To predict protein-coding genes, we implemented three strategies incorporating de novo prediction, homology-based method, and transcriptome-supported annotation. AUGUSTUS v3.2.1 [35] was applied for the ab initio gene prediction. Meanwhile, GeMoMa v1.6.4 [36] was conducted to perform homology prediction with genome annotation of five fish species as queries, including common carp (Cyprinus carpio), zebrafish (Danio rerio), medaka (Oryzias latipes), golden-line barbel (Sinocyclocheilus anshuiensi) and rohu (Labeo rohita). Additionally, transcriptome data from eight tissues (Table 1) were mapped on the genome assembly via Trinity v2.5.13 [37]. Finally, Evidence Modeler (EVM) pipeline v1.04 [38] and PASA v2.3.3 [38] software were employed for integrating the three sets of predicted genes.

Table 1.

Summary of genome and transcriptome sequencing data from an adult female R. ventralis. * For the PacBio HiFi sequencing, this number is read N50; for others, it denotes read length.

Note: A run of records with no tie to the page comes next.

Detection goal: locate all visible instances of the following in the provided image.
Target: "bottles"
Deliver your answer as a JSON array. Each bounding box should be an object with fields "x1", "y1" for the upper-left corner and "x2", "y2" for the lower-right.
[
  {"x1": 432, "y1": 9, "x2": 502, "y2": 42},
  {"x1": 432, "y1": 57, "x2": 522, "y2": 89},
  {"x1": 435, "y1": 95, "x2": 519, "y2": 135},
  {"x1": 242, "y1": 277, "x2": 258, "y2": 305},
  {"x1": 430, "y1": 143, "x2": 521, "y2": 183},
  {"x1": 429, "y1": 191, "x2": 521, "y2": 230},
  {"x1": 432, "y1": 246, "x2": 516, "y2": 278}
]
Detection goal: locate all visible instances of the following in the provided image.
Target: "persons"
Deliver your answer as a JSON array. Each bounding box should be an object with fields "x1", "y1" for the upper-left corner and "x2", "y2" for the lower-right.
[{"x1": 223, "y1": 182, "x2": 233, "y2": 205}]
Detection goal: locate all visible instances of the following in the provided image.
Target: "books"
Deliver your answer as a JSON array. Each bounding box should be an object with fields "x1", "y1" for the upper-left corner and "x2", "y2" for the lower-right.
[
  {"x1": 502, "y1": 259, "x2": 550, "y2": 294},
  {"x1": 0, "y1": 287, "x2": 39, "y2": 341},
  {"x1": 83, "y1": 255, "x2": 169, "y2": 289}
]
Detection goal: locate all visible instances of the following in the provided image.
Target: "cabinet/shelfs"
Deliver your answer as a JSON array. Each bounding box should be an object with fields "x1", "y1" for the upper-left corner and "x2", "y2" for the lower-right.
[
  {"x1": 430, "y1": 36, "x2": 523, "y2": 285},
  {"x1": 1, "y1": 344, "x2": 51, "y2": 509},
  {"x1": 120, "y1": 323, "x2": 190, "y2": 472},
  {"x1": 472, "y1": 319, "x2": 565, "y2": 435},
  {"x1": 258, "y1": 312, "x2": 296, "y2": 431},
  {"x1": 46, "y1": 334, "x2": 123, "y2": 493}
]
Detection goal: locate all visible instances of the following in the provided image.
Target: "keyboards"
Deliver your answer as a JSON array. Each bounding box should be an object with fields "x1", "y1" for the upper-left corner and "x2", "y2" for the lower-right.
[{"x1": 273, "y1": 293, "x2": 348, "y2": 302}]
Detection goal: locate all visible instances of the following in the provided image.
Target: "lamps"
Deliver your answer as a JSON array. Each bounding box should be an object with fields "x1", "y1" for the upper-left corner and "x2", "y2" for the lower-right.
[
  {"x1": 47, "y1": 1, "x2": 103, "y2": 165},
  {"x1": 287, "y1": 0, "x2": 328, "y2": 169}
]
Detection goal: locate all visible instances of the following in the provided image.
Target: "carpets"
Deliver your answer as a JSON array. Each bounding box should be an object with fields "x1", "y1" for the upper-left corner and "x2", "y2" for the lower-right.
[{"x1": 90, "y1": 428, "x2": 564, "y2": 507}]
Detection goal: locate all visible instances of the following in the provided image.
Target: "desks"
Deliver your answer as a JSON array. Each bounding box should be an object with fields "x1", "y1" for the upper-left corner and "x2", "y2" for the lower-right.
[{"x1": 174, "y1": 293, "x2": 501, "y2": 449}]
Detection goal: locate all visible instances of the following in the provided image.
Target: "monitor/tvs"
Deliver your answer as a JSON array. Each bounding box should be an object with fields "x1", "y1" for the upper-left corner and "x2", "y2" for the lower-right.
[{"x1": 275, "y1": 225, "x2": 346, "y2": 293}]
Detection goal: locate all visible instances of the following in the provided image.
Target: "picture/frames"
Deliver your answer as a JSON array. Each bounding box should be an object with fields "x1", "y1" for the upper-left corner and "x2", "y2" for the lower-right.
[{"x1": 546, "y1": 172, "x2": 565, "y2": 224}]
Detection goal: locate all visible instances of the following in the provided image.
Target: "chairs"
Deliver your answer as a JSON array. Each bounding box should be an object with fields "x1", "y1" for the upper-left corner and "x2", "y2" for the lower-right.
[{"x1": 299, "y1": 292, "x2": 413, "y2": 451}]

Sequencing Library Type Raw Data (Gb) Clean Data (Gb) Read N50/Length (bp) Coverage (×)
Whole-genome
sequencing
MGI 55.78 30.78 150 30.78
PacBio-HiFi - 42.53 15,765 * 41.90
Hi-C 106.45 95.77 150 94.35
Transcriptome
sequencing
RNA Brain 9.24 7.94 150
Eye 8.25 7.42 150
Gill 7.69 6.84 150
Muscle 6.68 6.02 150
Heart 6.69 6.08 150
Intestine 7.98 6.78 150
Kidney 6.29 5.67 150
Liver 7.72 6.91 150
Ovary 10.01 8.97 150

Finally, we conducted function assignments for all predicted genes by using BLASTP v 2.2.26 (e-value 1 × 10−5) against five public databases, including SwissProt, Kyoto Encyclopedia of Genes and Genomes (KEGG), EuKaryotic Orthologous Groups (KOG), Gene Ontology (GO) and NCBI Non-Redundant Protein Sequence (NR).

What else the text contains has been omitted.